Nietzsche’s solution to the problem of the amoral world, Peterson tells us, was to create our own values – or succumb to nihilism. Is it possible to create one’s own values? Simply to enact a minimum moral obligation is an extremely delicate and complex endeavour, involving one’s future self as well as the existence of other people. Over several chapters, Peterson takes us through what it means to aim for the highest possible goal, to work intensely at just one thing, to notice that opportunity lurks where responsibility has been abdicated; in other words, how to pay attention to the unique and volatile circumstances available only to you. The circumstances in which one discovers what is valuable are not by any means necessarily chosen. We do choose, however, how to respond. Cain and Abel both make a sacrifice to God, and God does not accept Cain’s sacrifice. Instead of adjusting his ideas (“Abandon ideology”) about what constitutes an acceptable gift, Cain decides that he will make reality conform to his values, and he becomes resentful and murderous. It is plain that “I’ll do whatever I want” — the self-made man — will not work at any level of analysis but the sociopathic.

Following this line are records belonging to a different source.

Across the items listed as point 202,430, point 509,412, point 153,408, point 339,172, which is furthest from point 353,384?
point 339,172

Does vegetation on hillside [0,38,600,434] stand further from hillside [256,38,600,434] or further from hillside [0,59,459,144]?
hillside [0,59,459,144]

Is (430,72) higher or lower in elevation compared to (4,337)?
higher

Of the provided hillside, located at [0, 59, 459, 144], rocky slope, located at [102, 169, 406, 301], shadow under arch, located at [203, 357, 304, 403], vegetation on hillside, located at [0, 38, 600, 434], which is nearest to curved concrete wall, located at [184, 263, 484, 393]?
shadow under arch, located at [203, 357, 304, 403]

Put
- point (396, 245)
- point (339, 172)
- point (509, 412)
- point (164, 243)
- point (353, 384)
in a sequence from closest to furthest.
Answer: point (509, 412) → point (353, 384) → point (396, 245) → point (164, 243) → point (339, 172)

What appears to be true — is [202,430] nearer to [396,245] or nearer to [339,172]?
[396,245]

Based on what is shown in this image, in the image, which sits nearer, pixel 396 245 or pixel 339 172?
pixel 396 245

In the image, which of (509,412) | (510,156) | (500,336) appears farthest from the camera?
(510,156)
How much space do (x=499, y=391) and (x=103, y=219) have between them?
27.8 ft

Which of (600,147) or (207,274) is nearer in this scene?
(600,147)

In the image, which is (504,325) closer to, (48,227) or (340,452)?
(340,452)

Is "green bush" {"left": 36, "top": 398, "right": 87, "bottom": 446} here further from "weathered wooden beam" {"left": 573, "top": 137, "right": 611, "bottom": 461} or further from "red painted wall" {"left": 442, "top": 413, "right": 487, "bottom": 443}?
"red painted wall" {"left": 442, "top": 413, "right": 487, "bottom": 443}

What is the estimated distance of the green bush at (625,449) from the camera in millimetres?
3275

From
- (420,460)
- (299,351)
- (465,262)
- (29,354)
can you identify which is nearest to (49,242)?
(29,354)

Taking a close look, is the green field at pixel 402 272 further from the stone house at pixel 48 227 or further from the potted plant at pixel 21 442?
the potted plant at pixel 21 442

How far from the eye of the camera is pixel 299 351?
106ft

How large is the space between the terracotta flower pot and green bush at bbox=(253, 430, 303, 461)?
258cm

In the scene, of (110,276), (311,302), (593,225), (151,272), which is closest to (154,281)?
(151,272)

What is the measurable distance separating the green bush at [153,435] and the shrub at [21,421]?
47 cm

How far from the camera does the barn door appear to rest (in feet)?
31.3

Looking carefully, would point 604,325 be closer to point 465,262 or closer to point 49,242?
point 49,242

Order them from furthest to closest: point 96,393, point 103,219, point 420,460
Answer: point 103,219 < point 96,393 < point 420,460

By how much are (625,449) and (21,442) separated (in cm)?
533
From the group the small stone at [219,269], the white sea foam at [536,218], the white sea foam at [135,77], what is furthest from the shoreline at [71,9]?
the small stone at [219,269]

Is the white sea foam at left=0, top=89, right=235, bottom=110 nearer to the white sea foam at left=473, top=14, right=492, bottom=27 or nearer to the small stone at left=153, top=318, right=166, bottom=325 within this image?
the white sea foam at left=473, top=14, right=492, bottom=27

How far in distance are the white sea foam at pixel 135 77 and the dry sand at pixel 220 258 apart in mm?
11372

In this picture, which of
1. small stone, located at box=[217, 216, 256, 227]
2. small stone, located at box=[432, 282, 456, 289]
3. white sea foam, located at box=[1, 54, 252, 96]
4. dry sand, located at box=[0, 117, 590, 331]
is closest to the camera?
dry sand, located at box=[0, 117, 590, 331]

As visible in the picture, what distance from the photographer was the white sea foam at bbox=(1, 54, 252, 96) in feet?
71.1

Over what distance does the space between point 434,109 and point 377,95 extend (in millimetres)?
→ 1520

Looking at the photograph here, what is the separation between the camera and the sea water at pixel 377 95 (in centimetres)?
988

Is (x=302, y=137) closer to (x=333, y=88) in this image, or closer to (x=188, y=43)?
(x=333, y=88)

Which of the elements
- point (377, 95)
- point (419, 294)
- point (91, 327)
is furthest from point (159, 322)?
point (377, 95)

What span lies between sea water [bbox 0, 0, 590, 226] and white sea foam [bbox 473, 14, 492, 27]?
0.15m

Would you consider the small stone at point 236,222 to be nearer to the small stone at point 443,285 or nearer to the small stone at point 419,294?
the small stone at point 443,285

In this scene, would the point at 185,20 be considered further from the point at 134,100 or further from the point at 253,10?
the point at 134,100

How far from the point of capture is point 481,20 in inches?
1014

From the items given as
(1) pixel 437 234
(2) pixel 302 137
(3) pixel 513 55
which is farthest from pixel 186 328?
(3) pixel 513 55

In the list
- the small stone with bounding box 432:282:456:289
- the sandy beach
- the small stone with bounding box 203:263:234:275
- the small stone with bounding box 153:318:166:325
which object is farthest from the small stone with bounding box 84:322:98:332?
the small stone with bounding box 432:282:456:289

“The Tinderbox” runs all the way across town with the Nietzschean maxim of the Uber-mensch: the only way to really do whatever I want is only if I can actually do whatever I want, in a magical world where I have a box of magic dogs and where nothing, absolutely nothing, is out of my control. Even so it is de facto murderous. In the real world, I cannot make one hair on my head grow.
Peterson helps us, in his lectures and in his books, to think properly (even if we do it badly), and to go deeper than mere opinion or reaction. Since the publication of Beyond Order, I have been struck by several of his podcast interviews because Peterson himself does not stop at the material in his books. He does not stop at mythology, and he does not stop at archetypal Jungian psychology. His intense desire to enter into the heart of things was a stumbling point even for a religious interviewee. Peterson was given hypothetical answers, as if a grown, professional man couldn’t possibly be desperate to know about salvation. For me this is the real credibility of Peterson’s influence — if he has helped us to get our lives together, it is because he himself is continually stumbling beyond order.
Emma Castellino, a regular contributor to The Interim, lives in Hamilton.